[EXTRACT — start]
The proposed SpaceX IPO has intensified debate around passive investing, market concentration and the growing influence of founder-led technology businesses within global equity indices.

Gravity is the dominant force in space. The most massive body in any system shapes the trajectories of everything around it, regardless of what smaller bodies might prefer. With the filing of SpaceX's S-1 prospectus this week and a mid-June IPO window now in view, capital markets are about to acquire a sizable new mass to contend with. At a prospective valuation of up to US$2 trillion, this would be the largest equity offering in history - and one whose gravitational pull will be felt well beyond those who choose to invest.

The prospectus is a candid document. SpaceX claims to have identified "the largest actionable total addressable market in human history" - a figure it quantifies at US$28.5 trillion - barely 14 times the prospective IPO valuation itself - but on closer reading, the bulk of that relates to enterprise AI applications. The rocket business is real and impressive; the Starlink broadband segment, with US$11.4 billion of revenue and over ten million subscribers, is the genuine crown jewel. But the xAI business, folded in via February's merger, consumed US$2.5 billion in operating losses and US$7.7 billion in capital expenditure in Q1 2026 alone - roughly three times the combined capex of the Space and Connectivity segments. For all its long-horizon ambition, SpaceX is currently using its satellite revenues to subsidise a loss-making AI operation that, by most independent assessments, trails better-capitalised competitors in product quality. Much of the prospective valuation therefore rests on terminal value - on outcomes that are speculative, distant, or both.
[EXTRACT — finish]
## WORK TO COMPLETE
1 – Print the part of the SpaceX IPO text between "Gravity is the" and "choose to invest.", inclusive.
2 – Answer these questions from the SpaceX IPO text:
(a) What is the prospective valuation of the IPO?
(b) How many subscribers does the Starlink broadband segment have?
(c) How much did the xAI business consume in operating losses in Q1 2026?
[RECORDS SHOWN — start]
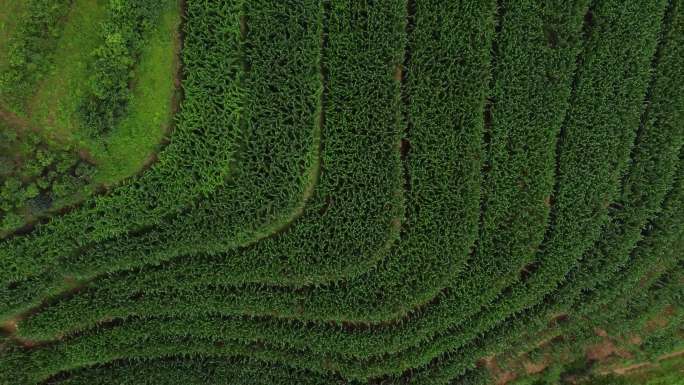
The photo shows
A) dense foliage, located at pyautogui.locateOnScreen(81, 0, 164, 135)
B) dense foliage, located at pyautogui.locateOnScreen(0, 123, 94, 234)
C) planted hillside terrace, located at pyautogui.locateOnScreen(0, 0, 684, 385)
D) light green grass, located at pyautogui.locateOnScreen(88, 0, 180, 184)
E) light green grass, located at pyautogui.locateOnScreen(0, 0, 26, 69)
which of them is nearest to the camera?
light green grass, located at pyautogui.locateOnScreen(0, 0, 26, 69)

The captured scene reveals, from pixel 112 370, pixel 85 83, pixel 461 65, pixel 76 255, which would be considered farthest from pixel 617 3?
pixel 112 370

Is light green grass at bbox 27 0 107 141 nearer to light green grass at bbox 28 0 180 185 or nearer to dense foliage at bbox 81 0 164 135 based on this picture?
light green grass at bbox 28 0 180 185

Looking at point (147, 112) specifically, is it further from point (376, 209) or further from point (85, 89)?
point (376, 209)

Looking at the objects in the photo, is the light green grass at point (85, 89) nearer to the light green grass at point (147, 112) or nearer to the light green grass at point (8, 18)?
the light green grass at point (147, 112)

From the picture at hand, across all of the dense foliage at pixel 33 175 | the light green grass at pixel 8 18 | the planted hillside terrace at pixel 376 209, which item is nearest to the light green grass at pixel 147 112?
the planted hillside terrace at pixel 376 209

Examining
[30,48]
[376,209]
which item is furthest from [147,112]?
[376,209]

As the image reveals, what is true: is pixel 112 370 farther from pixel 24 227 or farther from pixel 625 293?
pixel 625 293

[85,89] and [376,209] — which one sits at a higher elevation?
[85,89]

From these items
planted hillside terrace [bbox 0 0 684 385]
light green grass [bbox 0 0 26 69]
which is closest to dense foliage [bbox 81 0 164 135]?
[RECORDS SHOWN — finish]
## SOLUTIONS PER TASK
1 –
Gravity is the dominant force in space. The most massive body in any system shapes the trajectories of everything around it, regardless of what smaller bodies might prefer. With the filing of SpaceX's S-1 prospectus this week and a mid-June IPO window now in view, capital markets are about to acquire a sizable new mass to contend with. At a prospective valuation of up to US$2 trillion, this would be the largest equity offering in history - and one whose gravitational pull will be felt well beyond those who choose to invest.

2 –
(a) Up to US$2 trillion
(b) Over ten million
(c) US$2.5 billion